Friday, July 07, 2006

savta

I was woken up at least four times this morning by the phone ringing and people telling me important things. I don't remember who I talked to or what they said. I do remember my mom calling and like in a dream, because maybe I still was, telling me my grandmother was in the hospital, about to go into surgery, because of an overnight emergency. Something to do with her intestines. Would I like to speak to her, she has a tube down her throat.

Shuffle, phone passed to savta. I don't remember what I said, I don't remember what she said, I just remember that it was of utmost importance for me to speak to her. I think I told her I love her. She had a tube down her throat. I think she told me the same thing.

All day long, when the phone rang and I saw my sister's or my mother's number, I got very scared and my head started to hurt. It kept pounding. She was out of surgery, in intensive care, but not breathing on her own. Apparently that was normal, for her age, her heart condition.

When I was 17, completely unconnected to grandparents or life or death, I had a somewhat nervous breakdown. Less nervous than empty. Then release, like water gushing from a broken cork. I didn't feel anything for three days.

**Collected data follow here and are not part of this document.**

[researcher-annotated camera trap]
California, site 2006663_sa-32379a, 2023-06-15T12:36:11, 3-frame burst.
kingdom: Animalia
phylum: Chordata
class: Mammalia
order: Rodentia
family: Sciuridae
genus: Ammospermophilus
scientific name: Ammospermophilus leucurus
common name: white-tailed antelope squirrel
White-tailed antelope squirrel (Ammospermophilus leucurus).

I went to school, I think I even talked, but I didn't feel. I didn't know who I was. I didn't recognize my body. I just watched, and went through the motions, and didn't do anything weird or crazy. Just was. Three days later my mother, looking into my unfeeling, nervously-breaking-down face, told me my grandfather was very sick and in the hospital.

I bawled. I felt more than I'd felt in three days, more than I'd felt in three weeks, three months, three years.

He died a year and a half later,on my second day living in Montreal. I wasn't near anybody in my family. I wasn't ready.

I'm not ready. My grandmother is 78 years old, and she still works full-time. She's a Holocaust survivor, and probably the most hard-working person I know. One of the most alive. She was always more like a mother than a grandmother, and only now do I finally recognize that she is getting old. She, who's been through worse in her life than I could imagine and still always comes out beautiful, if neurotic, is getting tired.

But she's alive. We're supposed to take a trip together, with my mother and my sister. That, I'm ready for.